Daily Dose Review: I LOVE YOU PHILLIP MORRIS

Jim Carrey is an unusual actor. A good one for sure, but an odd one as well. Despite taking on serious roles and delivering excellent performances, it might be impossible to remove his former comic personas from our collective psyche. The Jerry Lewis of his generation, Carrey seems always in search of legitimacy. One wonders whether he will end up one day with a THE DAY THE CLOWN CRIED locked up in a vault somewhere.

It is hard to believe that a star as big as Carrey can somehow be limited by baggage associated directly with his success. But he does have baggage. This is why a film like I LOVE YOU PHILLIP MORRIS is so important to his future. Because only Carrey could convincingly play Steven Russell, the film’s troubled lovesick protagonist. By utilizing his comic sensibilities and timing, Carrey crafts a character both outlandish and indescribably real. MORRIS is a movie that but for Carrey’s work would have seemed ridiculous and lacking in credibility.

In MORRIS, Carrey takes on the role of Steven Russell, a man in perpetual identity crisis. We learn early on that he was adopted and this plagues him his whole life. And even though he marries and has a daughter, he’s gay, a fact that leads him eventually to Phillip Morris. His path to true love is fraught with danger, all of it self-imposed. Steven is brilliant but instead of putting his intelligence into legal endeavors, he becomes a master con man. But success in crime is almost always short-lived.

In prison, Steven meets the love of his life, the naive Phillip Morris (Ewan McGregor). And it seems from the point of love at first sight Steven’s mission is to make Morris happy.

I LOVE YOU PHILLIP MORRIS is a different sort of love story. Like THE KIDS ARE ALL RIGHT it deals with a homosexual lifestyle but doesn’t try to beat you over the head with social commentary. Based on the true story of Steven Russell, who is even today cooling his heels in a Texas prison, the events that take place are the kind that couldn’t really be invented, rather, they could only have happened in real life. The movie is taken from the book of the same name written by Houston Chronicle crime reporter Steve McVicker. And after seeing MORRIS, you won’t be surprised that the movie is written and directed by Glenn Ficarra and John Requa, the team responsible for the BAD SANTA script. All that fine writing gives Jim Carrey a role that is challenging but also provides his funny side with running room.
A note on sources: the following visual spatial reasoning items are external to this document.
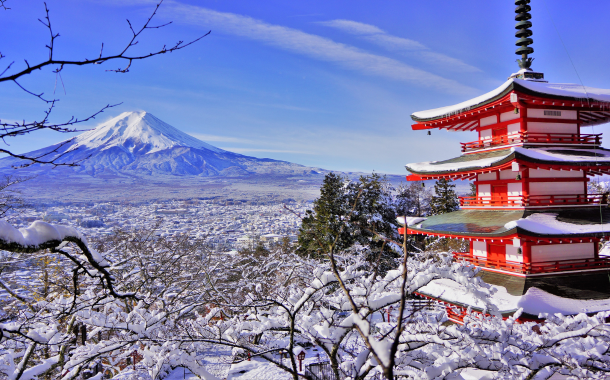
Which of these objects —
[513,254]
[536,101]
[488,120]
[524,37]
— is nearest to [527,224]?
[513,254]

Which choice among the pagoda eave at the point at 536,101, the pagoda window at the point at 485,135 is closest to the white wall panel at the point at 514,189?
the pagoda window at the point at 485,135

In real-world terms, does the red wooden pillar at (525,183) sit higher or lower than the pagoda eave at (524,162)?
lower

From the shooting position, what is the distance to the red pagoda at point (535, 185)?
25.2ft

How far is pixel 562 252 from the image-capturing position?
27.4ft

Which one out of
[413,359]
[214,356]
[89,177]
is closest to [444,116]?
[413,359]

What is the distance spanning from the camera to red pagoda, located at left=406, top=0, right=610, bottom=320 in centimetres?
769

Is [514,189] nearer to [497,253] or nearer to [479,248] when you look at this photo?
[497,253]

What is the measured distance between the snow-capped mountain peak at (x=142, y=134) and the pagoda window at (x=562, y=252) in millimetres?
161578

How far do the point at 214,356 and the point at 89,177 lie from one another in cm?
12600

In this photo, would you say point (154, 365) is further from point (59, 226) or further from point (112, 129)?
point (112, 129)

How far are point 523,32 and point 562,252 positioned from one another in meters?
5.84

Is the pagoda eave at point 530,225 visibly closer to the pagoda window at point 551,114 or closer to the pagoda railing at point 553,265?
the pagoda railing at point 553,265

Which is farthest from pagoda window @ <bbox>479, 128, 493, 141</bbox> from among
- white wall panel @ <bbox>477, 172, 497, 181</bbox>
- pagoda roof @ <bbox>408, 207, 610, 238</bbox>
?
pagoda roof @ <bbox>408, 207, 610, 238</bbox>

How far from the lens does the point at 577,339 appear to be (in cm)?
496
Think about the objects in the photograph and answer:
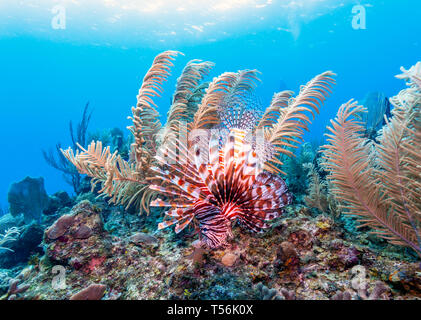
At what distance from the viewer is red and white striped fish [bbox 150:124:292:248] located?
6.77 ft

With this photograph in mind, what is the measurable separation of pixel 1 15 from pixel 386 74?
105308mm

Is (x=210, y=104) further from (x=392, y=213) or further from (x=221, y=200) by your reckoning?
(x=392, y=213)

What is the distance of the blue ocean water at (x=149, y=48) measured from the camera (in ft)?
107

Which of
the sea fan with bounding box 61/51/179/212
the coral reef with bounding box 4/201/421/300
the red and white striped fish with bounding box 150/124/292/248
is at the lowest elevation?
the coral reef with bounding box 4/201/421/300

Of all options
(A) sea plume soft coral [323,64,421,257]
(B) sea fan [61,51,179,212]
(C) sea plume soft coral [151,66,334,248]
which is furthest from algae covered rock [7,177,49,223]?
(A) sea plume soft coral [323,64,421,257]

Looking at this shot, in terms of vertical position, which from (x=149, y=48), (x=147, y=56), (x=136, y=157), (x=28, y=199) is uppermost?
(x=147, y=56)

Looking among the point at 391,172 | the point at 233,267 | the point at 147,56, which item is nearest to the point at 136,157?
the point at 233,267

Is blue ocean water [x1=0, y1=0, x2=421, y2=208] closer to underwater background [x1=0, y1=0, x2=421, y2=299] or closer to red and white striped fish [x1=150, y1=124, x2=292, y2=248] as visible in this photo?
underwater background [x1=0, y1=0, x2=421, y2=299]

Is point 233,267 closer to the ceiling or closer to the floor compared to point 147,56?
closer to the floor

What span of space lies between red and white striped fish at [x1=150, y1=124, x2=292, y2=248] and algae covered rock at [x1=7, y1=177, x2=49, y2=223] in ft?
25.2

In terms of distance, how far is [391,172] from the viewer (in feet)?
6.92

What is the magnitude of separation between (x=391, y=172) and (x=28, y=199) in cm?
998

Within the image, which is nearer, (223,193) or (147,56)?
(223,193)

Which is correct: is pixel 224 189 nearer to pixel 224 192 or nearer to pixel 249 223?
pixel 224 192
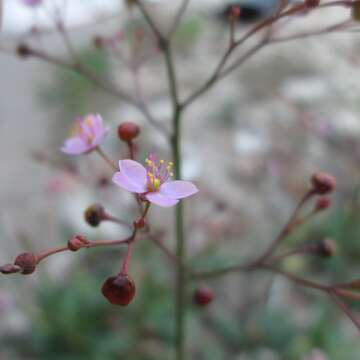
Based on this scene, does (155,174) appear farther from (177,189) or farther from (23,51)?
(23,51)

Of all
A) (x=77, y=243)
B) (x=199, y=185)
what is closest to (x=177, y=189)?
(x=77, y=243)

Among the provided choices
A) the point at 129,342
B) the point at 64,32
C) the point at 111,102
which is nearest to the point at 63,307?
the point at 129,342

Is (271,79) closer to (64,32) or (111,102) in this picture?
(111,102)

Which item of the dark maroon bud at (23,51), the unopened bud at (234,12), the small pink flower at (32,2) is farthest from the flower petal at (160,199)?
the small pink flower at (32,2)

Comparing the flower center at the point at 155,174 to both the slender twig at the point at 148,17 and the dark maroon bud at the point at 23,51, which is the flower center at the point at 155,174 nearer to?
the slender twig at the point at 148,17

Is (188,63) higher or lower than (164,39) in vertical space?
lower

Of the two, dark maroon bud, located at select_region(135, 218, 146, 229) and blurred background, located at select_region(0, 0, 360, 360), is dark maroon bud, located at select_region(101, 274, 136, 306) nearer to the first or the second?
dark maroon bud, located at select_region(135, 218, 146, 229)
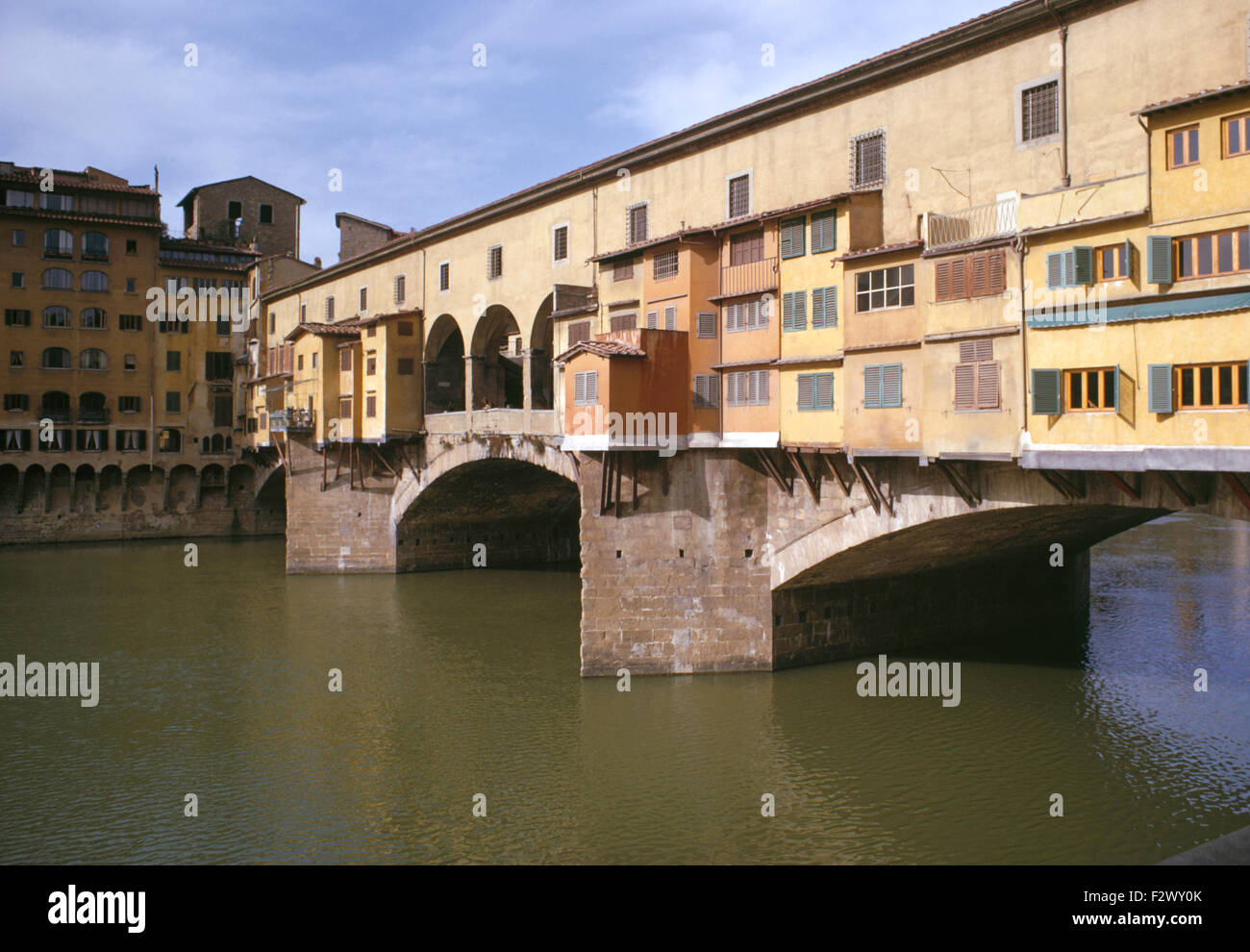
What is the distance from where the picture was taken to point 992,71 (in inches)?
777

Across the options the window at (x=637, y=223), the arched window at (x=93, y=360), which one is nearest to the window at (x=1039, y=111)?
the window at (x=637, y=223)

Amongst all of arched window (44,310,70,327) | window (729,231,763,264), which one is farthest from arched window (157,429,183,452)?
window (729,231,763,264)

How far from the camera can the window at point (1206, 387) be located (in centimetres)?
1525

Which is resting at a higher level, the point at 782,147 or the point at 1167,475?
the point at 782,147

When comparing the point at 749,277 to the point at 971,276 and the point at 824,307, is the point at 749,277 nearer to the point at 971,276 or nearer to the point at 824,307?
the point at 824,307

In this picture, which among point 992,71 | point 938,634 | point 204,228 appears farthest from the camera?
point 204,228

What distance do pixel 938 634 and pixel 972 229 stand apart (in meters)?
12.8

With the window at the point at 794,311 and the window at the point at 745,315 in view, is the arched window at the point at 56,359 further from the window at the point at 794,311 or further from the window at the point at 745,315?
the window at the point at 794,311

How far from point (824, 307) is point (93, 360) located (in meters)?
51.4

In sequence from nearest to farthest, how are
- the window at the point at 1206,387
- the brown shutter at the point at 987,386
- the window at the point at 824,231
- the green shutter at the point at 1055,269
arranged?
the window at the point at 1206,387, the green shutter at the point at 1055,269, the brown shutter at the point at 987,386, the window at the point at 824,231

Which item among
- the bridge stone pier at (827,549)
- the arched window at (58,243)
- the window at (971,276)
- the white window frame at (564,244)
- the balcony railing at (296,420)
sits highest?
the arched window at (58,243)

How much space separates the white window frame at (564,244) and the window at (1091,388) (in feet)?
59.0
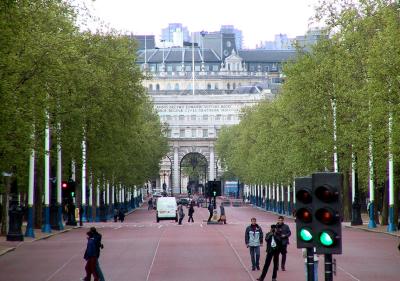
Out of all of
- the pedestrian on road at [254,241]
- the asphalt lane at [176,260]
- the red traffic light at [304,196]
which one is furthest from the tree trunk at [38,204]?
the red traffic light at [304,196]

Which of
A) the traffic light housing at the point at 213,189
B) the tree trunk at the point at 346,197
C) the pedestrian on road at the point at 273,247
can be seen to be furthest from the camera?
the traffic light housing at the point at 213,189

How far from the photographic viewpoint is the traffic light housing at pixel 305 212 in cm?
2078

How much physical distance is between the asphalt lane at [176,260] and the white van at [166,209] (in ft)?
134

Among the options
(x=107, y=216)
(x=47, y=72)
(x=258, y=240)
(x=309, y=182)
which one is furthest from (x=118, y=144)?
(x=309, y=182)

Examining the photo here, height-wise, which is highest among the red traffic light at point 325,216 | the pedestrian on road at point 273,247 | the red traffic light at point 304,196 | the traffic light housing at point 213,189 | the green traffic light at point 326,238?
the traffic light housing at point 213,189

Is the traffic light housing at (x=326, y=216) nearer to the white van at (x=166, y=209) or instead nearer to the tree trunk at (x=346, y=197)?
the tree trunk at (x=346, y=197)

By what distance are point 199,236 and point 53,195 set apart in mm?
13662

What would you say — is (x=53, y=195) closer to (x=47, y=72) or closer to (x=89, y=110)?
(x=89, y=110)

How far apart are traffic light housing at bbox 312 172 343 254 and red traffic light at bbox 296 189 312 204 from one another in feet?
0.94

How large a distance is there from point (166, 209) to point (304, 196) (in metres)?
85.6

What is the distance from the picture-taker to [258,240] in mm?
40094

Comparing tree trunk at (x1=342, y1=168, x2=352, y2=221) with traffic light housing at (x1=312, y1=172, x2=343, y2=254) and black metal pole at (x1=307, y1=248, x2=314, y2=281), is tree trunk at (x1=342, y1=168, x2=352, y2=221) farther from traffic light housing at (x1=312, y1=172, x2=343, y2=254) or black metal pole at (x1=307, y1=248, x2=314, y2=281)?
traffic light housing at (x1=312, y1=172, x2=343, y2=254)

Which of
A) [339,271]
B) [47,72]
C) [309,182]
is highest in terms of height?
[47,72]

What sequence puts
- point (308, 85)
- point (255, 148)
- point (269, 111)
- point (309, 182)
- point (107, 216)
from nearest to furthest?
point (309, 182) < point (308, 85) < point (107, 216) < point (269, 111) < point (255, 148)
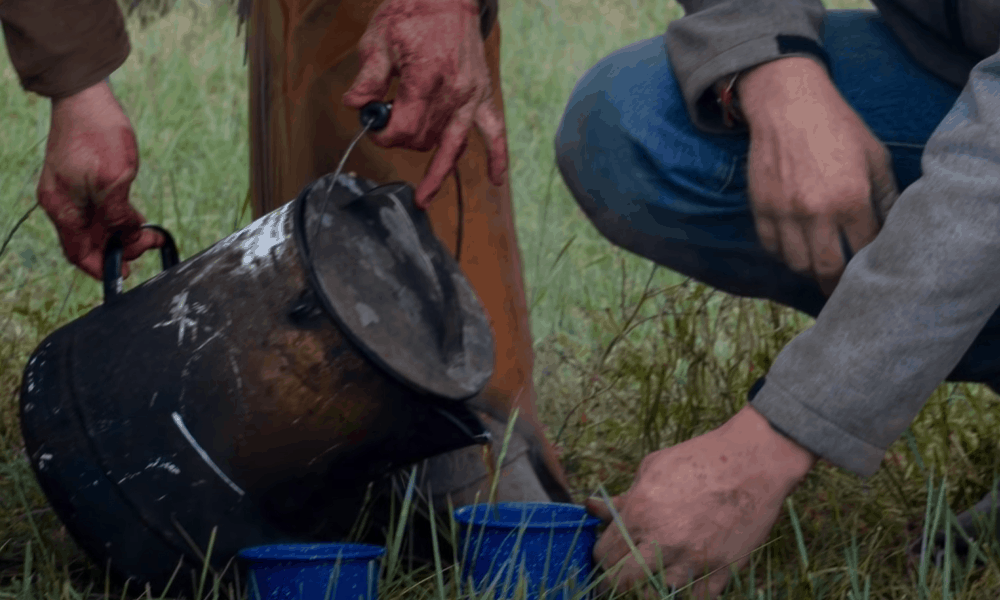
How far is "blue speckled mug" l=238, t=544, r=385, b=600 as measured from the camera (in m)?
1.48

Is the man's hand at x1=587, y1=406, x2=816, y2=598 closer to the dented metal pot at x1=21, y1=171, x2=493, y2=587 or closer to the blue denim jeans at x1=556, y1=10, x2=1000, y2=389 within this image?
the dented metal pot at x1=21, y1=171, x2=493, y2=587

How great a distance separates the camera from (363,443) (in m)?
1.62

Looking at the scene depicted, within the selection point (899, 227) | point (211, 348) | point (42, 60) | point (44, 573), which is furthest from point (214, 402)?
point (899, 227)

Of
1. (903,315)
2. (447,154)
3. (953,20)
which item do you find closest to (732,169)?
(953,20)

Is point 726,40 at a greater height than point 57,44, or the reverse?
point 57,44

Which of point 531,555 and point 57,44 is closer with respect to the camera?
point 531,555

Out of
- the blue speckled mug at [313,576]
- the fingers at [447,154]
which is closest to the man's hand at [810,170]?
the fingers at [447,154]

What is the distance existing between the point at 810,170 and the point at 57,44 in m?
1.19

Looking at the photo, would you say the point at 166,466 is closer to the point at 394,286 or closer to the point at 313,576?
the point at 313,576

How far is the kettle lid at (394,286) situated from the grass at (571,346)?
0.21 m

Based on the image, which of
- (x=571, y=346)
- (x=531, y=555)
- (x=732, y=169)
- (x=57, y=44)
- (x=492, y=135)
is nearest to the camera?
(x=531, y=555)

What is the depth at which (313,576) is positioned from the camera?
4.86 feet

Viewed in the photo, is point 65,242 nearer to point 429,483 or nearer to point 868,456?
point 429,483

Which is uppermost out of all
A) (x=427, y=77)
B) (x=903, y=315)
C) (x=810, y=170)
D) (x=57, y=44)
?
(x=57, y=44)
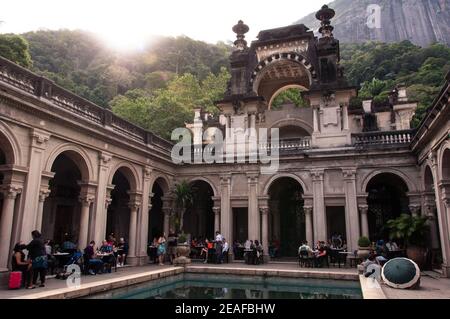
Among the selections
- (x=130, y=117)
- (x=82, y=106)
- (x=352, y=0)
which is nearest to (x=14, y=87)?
(x=82, y=106)

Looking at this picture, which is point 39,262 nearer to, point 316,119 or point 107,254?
point 107,254

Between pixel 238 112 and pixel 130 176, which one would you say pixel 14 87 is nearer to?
pixel 130 176

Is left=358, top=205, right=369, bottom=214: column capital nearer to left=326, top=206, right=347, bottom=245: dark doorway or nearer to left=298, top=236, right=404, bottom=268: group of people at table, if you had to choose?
left=298, top=236, right=404, bottom=268: group of people at table

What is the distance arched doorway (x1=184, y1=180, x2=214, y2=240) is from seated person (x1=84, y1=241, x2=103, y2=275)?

Following the original story does provide the movie with one too many twists and turns, but it is never uninteresting or boring and like Russell himself, the narrative is constantly reinventing itself.

I LOVE YOU PHILLIP MORRIS is a hugely entertaining and funny film with great heart. And another opportunity for Jim Carrey to use his baggage to show us he’s an actor first and a funny man thereafter.